The plaintiff, a medical doctor licensed to practice in the State of New York, applied for staff privileges at the defendant hospital in 1980. His application was rejected on the ground that there were no openings in his subspecialty at that time. The plaintiff’s internal appeals, in which he contended that he was wrongfully denied staff privileges, afforded him no relief and the Public Health Council with which he filed a complaint pursuant to Public Health Law § 2801-b, found no cause to credit his complaint. The plaintiff subsequently commenced this action seeking an injunction under Public Health Law § 2801-c and compensatory and punitive damages.

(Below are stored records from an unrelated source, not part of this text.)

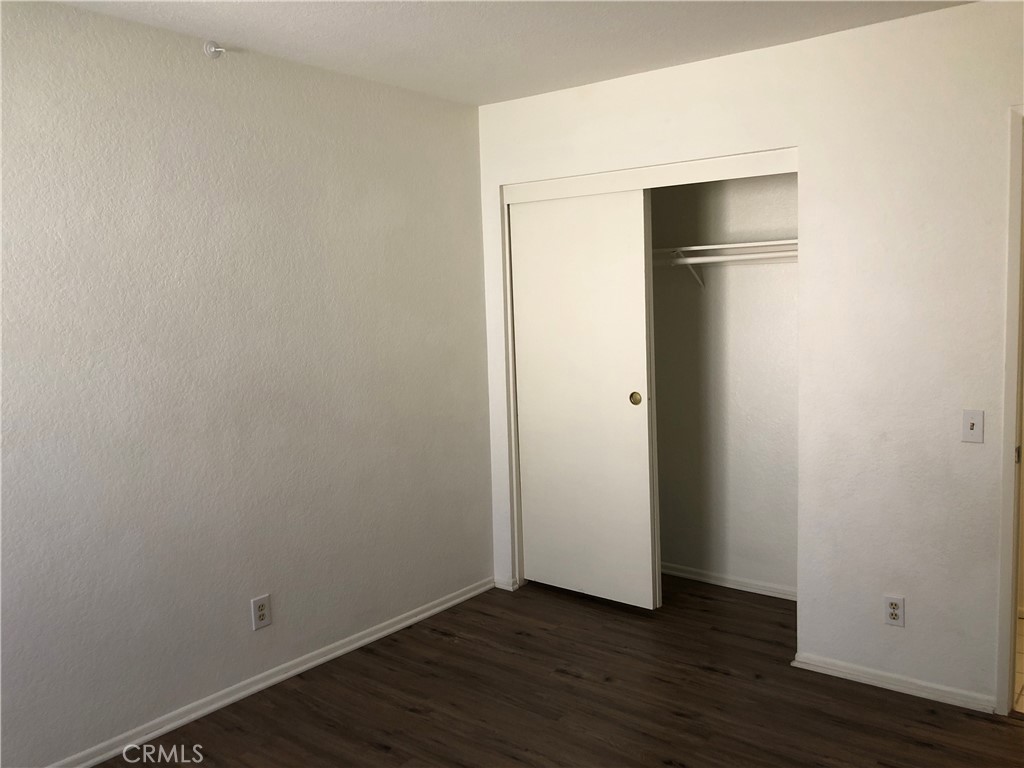 https://media.crmls.org/medias/e814a9c6-04c8-4f94-b4e1-1c12d4dc4ca9.jpg?preset=X-Large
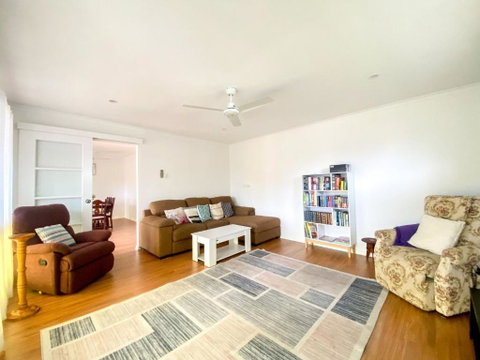 Myway - Burrum Heads - Close To Beach And Boat Ramp - 3BR - Holiday Byron Bay 3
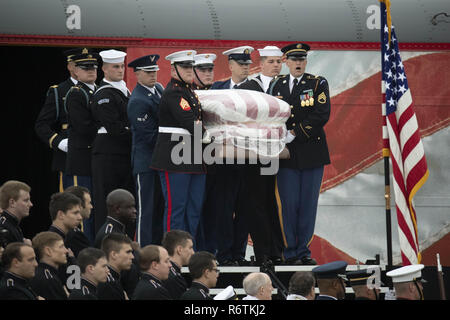 College Station, TX, USA. 6 Dez, 2018. College Station, Texas USA Dez. 12, 2018: Der Sarg mit den sterblichen Überresten des ehemaligen Präsidenten George H.W. Bush kommt an der Texas A&M Universität für einen 20-minütigen Zeremonie, bevor seine letzte Ruhestätte an der George Bush Bibliothek. Bush verstorben Nov. 30. in Houston. Credit: Bob Daemmrich/ZUMA Draht/Alamy leben Nachrichten Stockfoto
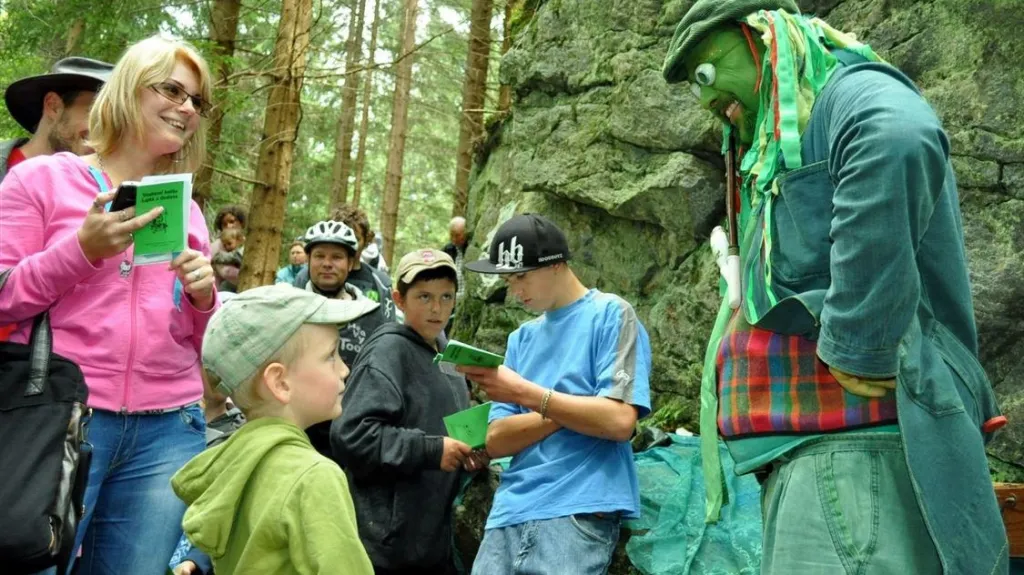 Lesní slavnost Lapků z Drakova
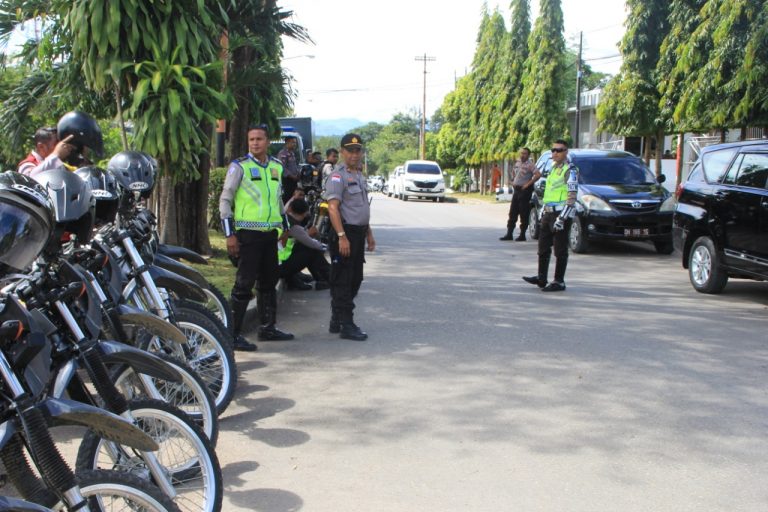 Kapolres Belu Kerahkan Personelnya Amankan Rapat Pleno Terbuka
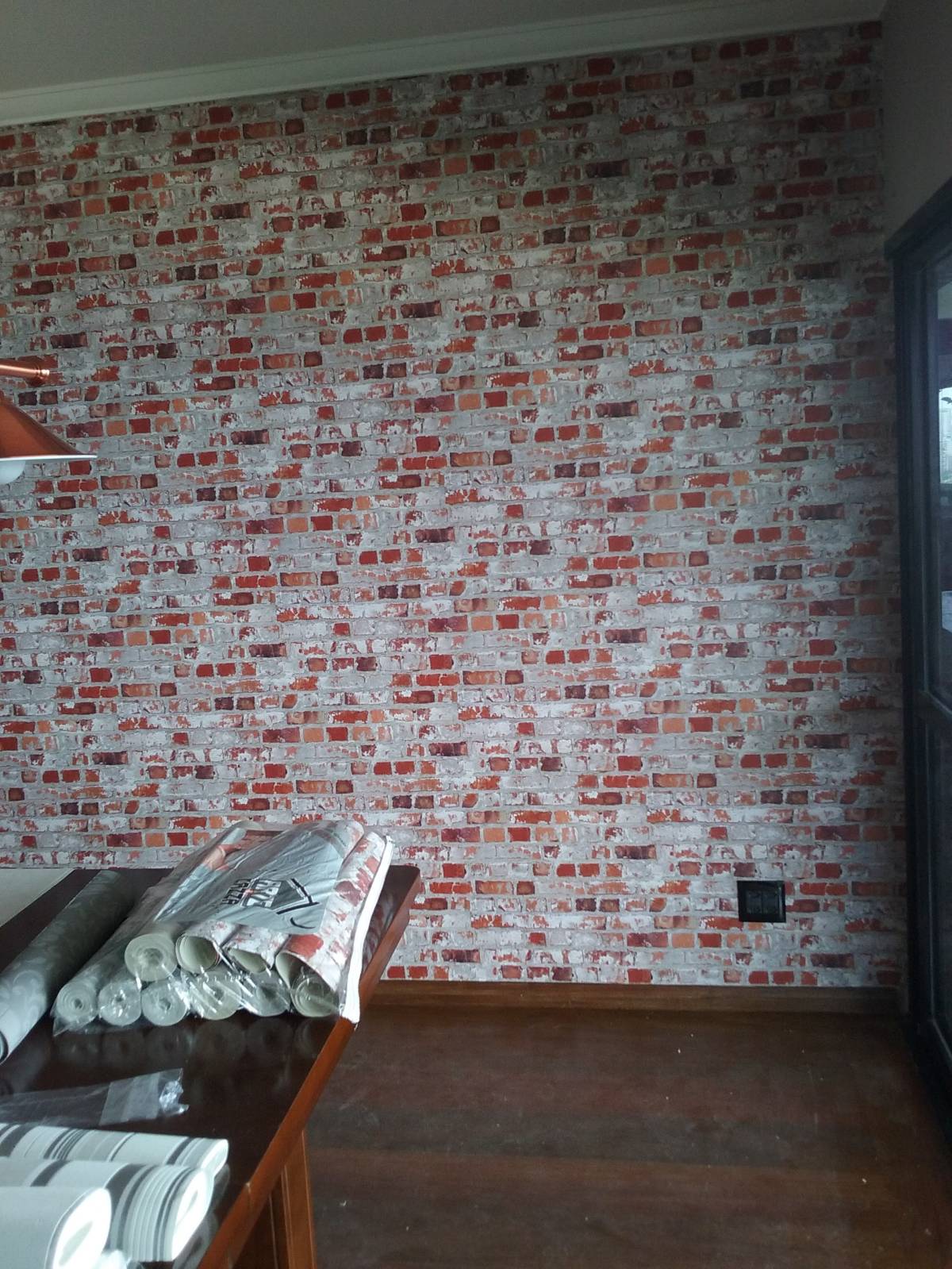 Beto instalador de papel de parede pintor de parede   e serviços de marido de aluguel - Seixal - Pintura de Prédios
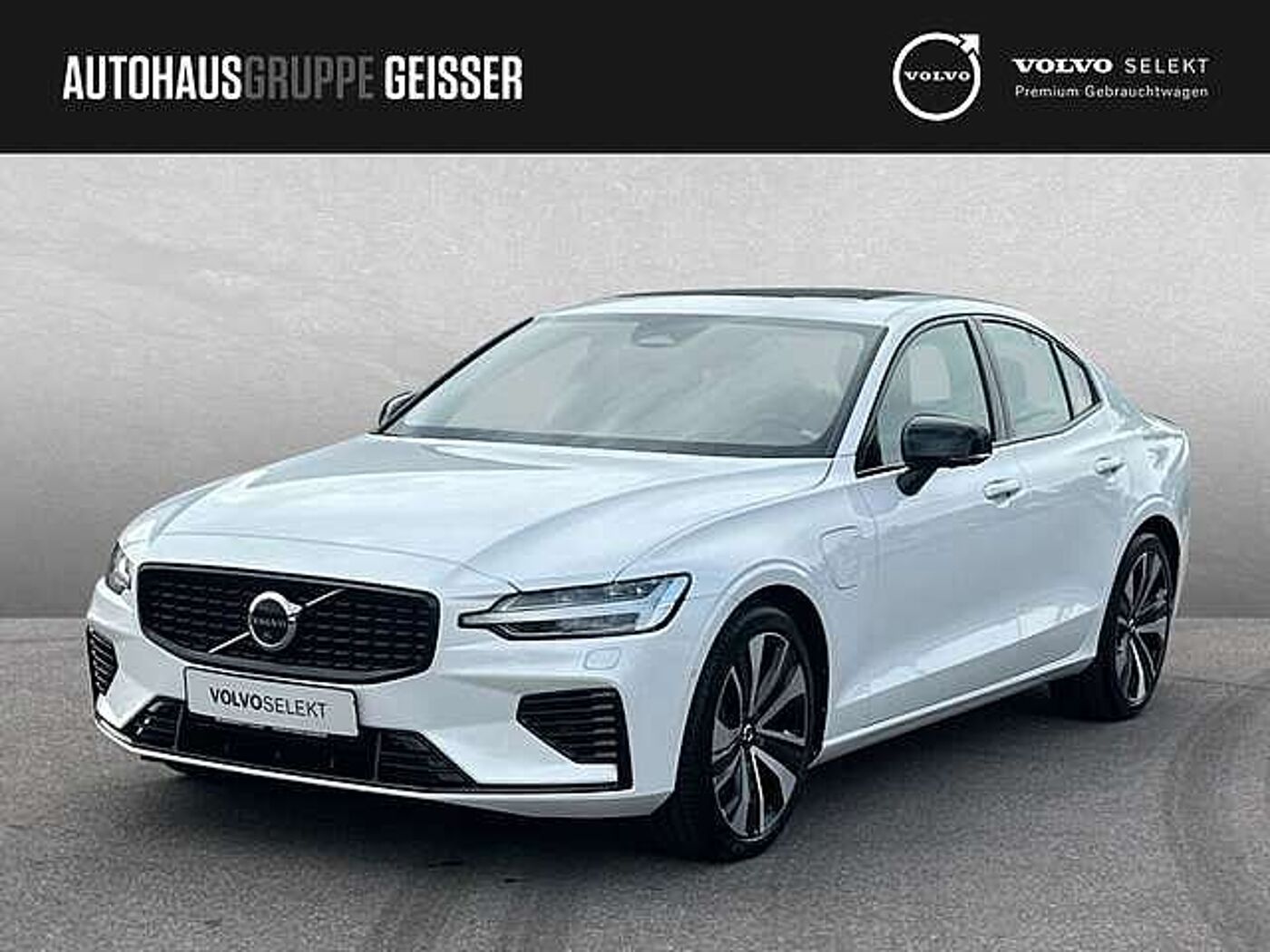 Volvo  T8 AWD Recharge Plus Dark  ACC BLIS LED SD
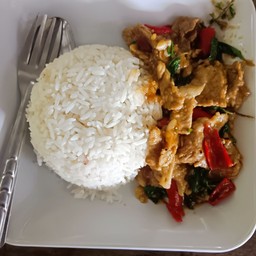 กระเพราไก่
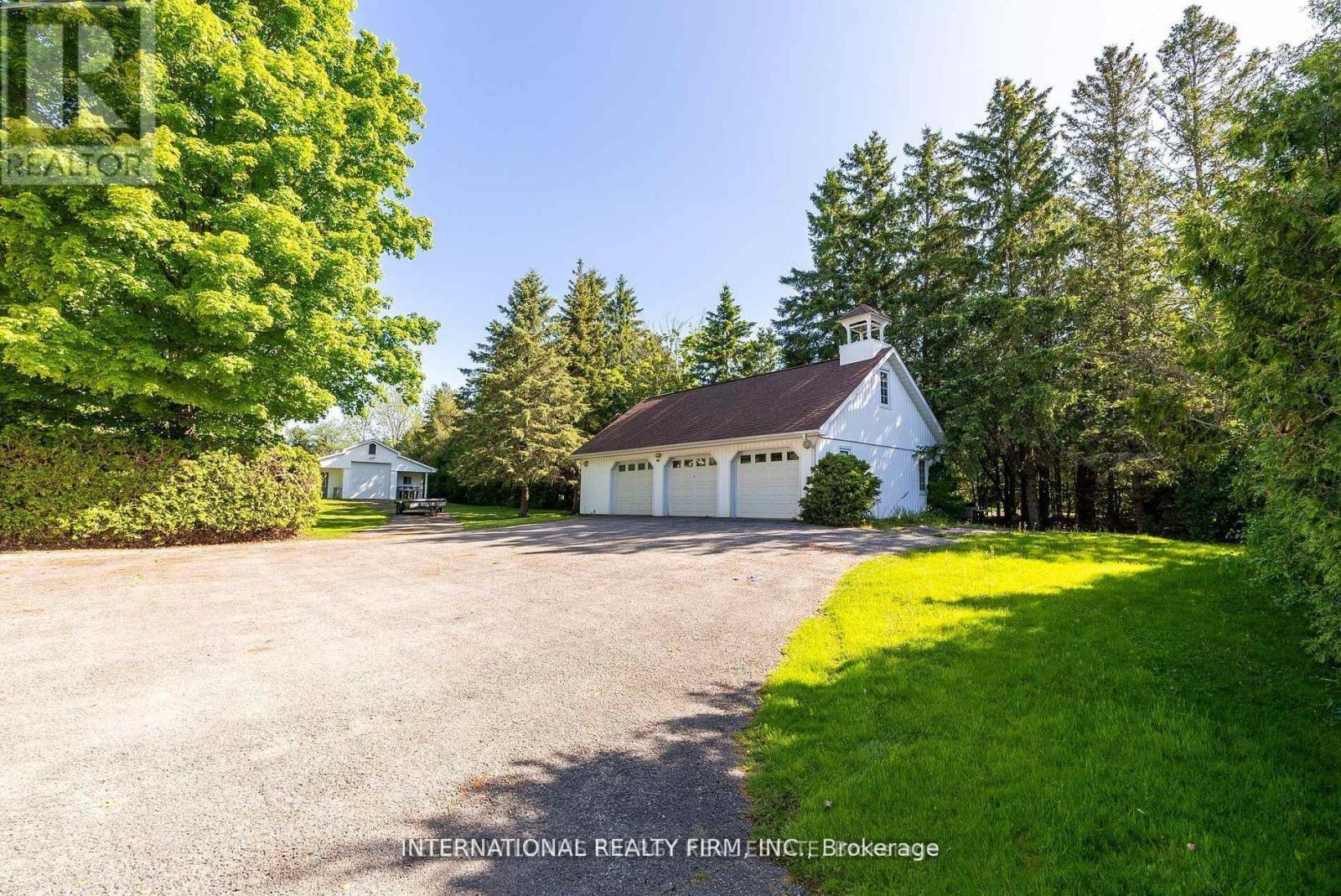 138 Columbus Road W, Oshawa, ON - Outdoor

"[A]t common law a private hospital’s actions were immunized from judicial scrutiny inasmuch as physicians served at the pleasure of the hospital. A hospital could terminate a physician’s professional privileges for any reason, even an arbitrary one, or no reason at all. (Leider v Beth Israel Hosp. Assn., 11 NY2d 205, 208-209; Van Campen v Olean Gen. Hosp., 210 App Div 204, 209, affd 239 NY 615; see, generally, Exclusion of or Discrimination Against Physician or Surgeon by Hospital, Ann., 37 ALR 3d 645, 659-661.)” (Matter of Cohoes Mem. Hosp. v Department of Health, 48 NY2d 583, 587-588.) A hospital’s denial of staff privileges constituted no legal wrong (Guibor v Manhattan Eye, Ear & Throat Hosp., 46 NY2d 736, 737), and a hospital’s exclusion of a physician was free from judicial review (Fried v Straussman, 41 NY2d 376, 385 [Wachtler, J., dissenting]).
Although Public Health Law §§ 2801-b and 2801-c changed the common law by enabling physicians to seek injunctive relief when they have been deprived of staff privileges for reasons which are unrelated to patient care and welfare, the objectives of the hospital, or the character or competency of the applicant (see, Fried v Straussman, supra, at 377-378), these statutes contain no provision entitling a physician to damages allegedly caused by an improper denial of his application.